In fact, the urge to stop a potentially disastrous confrontation, which could seriously affect the price of oil and the global economy, has sent high military and civilian officials winging from Washington to Israel with warnings against an attack on Iran.  Still, war continues to be treated by diplomats and others almost as a fait accompli.

The news then is certainly grim, and moving in one clear direction — the use of the law, or at least the Justice Department’s version of the law, to justify whatever acts the government feels are necessary against whomever they deem to be the enemy. Attorney General Holder summed the situation up tellingly in his defense of the al-Awlaki killing.

In significant detail, he explained that the killing of an American citizen (and terror suspect) was lawful, despite the fact that it brought into question the guarantee of due process under the Fifth Amendment, and despite the guarantees offered by the laws of war. “Due process,” he declared, “is not judicial process.” It was a startlingly honest admission of something new under the American sun: due process is now what the president and his closes advisors decide it is, a constitutional rethinking of the first order to justify the “targeted killing” of an American citizen.

• **Instructions**:
1. In the passage on due process, which constitutional amendment is named as guaranteeing due process?
2. Transcribe everything in the passage on due process from "In fact, the" down to "the al-Awlaki killing.".
3. Put this sentence from the passage on due process into Spanish: "Attorney General Holder summed the situation up tellingly in his defense of the al-Awlaki killing."

• **Extracted information**:

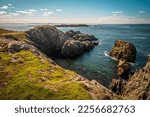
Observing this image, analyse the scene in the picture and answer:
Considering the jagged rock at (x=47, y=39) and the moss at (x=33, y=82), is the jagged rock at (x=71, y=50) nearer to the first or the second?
the jagged rock at (x=47, y=39)

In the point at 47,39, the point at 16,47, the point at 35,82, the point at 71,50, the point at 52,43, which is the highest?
the point at 16,47

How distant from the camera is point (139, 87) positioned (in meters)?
32.7

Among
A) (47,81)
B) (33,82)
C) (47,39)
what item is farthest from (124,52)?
(33,82)

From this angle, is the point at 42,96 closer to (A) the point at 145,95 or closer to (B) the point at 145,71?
(A) the point at 145,95

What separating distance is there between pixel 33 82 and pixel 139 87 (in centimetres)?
1883

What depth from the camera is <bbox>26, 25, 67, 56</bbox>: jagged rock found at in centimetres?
6730

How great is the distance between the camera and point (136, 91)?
32375 mm

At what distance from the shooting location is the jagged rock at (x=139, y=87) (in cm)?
3075

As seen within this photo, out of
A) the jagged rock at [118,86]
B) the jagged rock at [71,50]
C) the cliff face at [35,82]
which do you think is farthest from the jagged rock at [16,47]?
Answer: the jagged rock at [71,50]

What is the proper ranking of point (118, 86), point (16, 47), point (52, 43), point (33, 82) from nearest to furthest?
point (33, 82) → point (16, 47) → point (118, 86) → point (52, 43)

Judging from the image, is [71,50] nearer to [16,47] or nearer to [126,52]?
[126,52]

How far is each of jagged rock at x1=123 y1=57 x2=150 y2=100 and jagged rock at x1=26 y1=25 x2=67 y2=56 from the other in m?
37.7

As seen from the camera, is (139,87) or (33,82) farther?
(139,87)

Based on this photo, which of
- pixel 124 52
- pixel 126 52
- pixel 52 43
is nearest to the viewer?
pixel 126 52
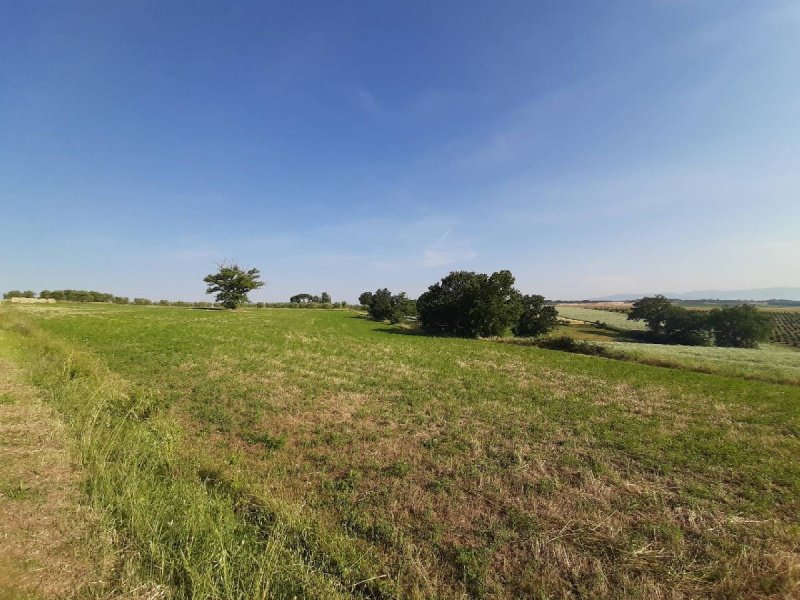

• **Problem solutions**:
1. The Fifth Amendment.

2.
In fact, the urge to stop a potentially disastrous confrontation, which could seriously affect the price of oil and the global economy, has sent high military and civilian officials winging from Washington to Israel with warnings against an attack on Iran.  Still, war continues to be treated by diplomats and others almost as a fait accompli.

The news then is certainly grim, and moving in one clear direction — the use of the law, or at least the Justice Department’s version of the law, to justify whatever acts the government feels are necessary against whomever they deem to be the enemy. Attorney General Holder summed the situation up tellingly in his defense of the al-Awlaki killing.

3. El fiscal general Holder resumió la situación de manera reveladora en su defensa del asesinato de al-Awlaki.